Meus olhos embaçados não conseguiam enxergar nada além do vazio. A culpa não era da primeira luz do dia, aquela que se esconde da pálpebra e salta na frente da vista como forma sádica de dar bom dia. Não era. Olhando daqui, não dava para ver mais nada do outro lado. Tudo era branco como um lago congelado. Distante. Parecia terminar em um grande abismo, como aqueles mapas antigos do início das navegações.

Meus olhos marejaram e nenhuma mão foi consolá-los, nem mesmo as minhas próprias. Lembro quando a preguiça fazia meus braços esticarem até ultrapassar a invísivel linha entre o bocejo e o sorriso. A boca ganhava o café das mãos de outro por prazer e não como única opção de vida.

Espremo os olhos e o coração aperta. Para o travesseiro, tanto faz a lágrima de uma alma insône ou a baba de um corpo adormecido. Eu não resistia uma noite inteira de olhos fechados, sem ao menos bisbilhotar o outro lado por cima do muro de travesseiros. Hoje, o que se vê é um objeto cansado de segurar uma cabeça quando, em outras épocas, participava das mais divertidas guerras, atacando o outro lado com risadas. Misturávamos as fronteiras. Trocávamos a guarda. Selávamos uniões. Fazíamos acordos para acordar juntos.

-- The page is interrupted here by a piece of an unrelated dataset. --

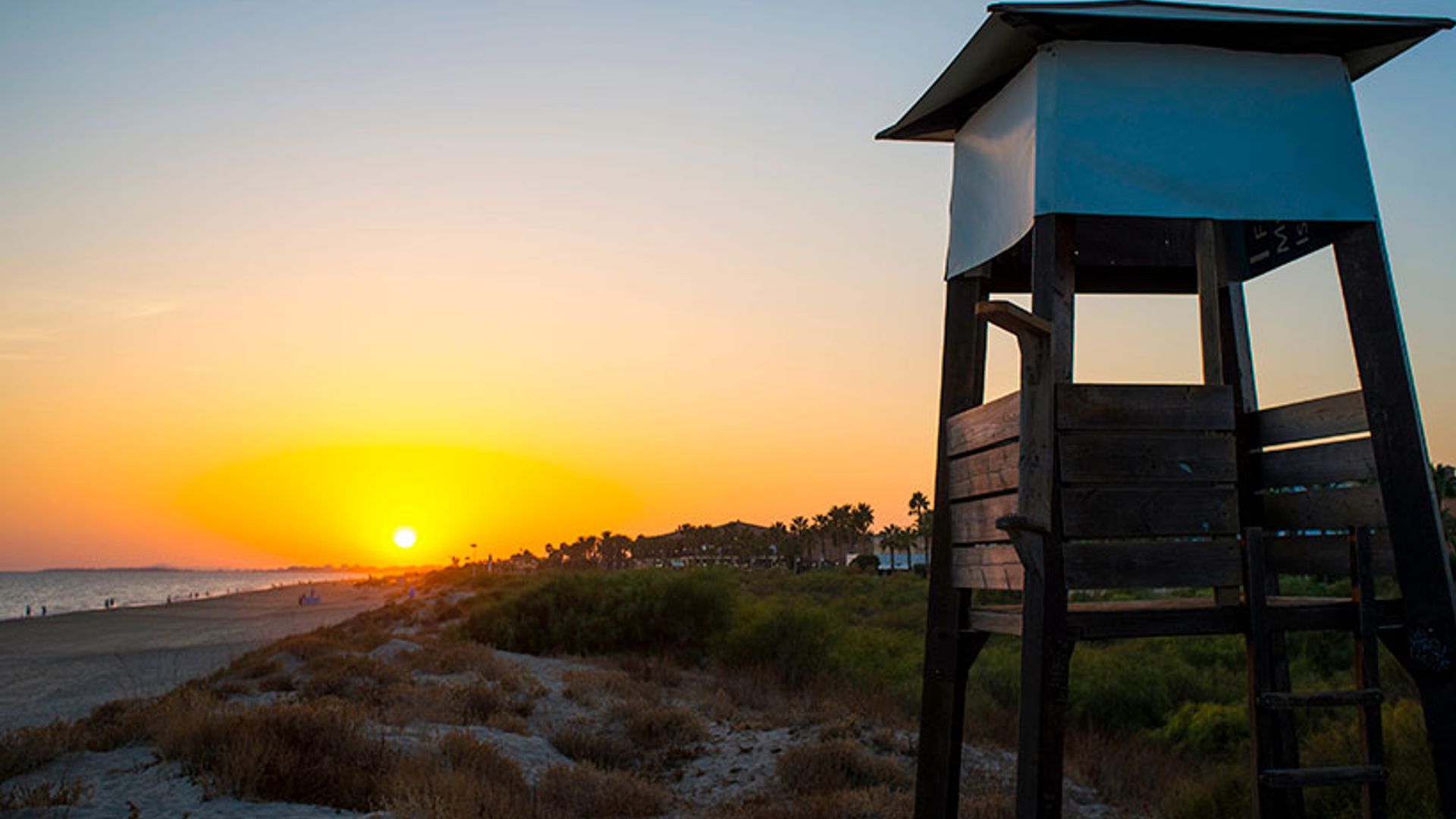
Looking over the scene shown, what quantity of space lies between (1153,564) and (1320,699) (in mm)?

Agora, por mais que eu pudesse tentar, não poderia chegar do outro lado. Nunca mais iremos nos encontrar. Não na mesma hora, no mesmo lugar. O outro lado respeita um fuso contrário e não fecha os olhos na mesma hora que eu. Enquanto durmo, me observa não pelo prazer de me ver, mas por cuidado. As risadas ficaram distantes e deram lugar ao som de páginas que folheiam em uma cadeira, misturadas a um som fino que monitora o número de batidas que a saudade impõe ao meu peito.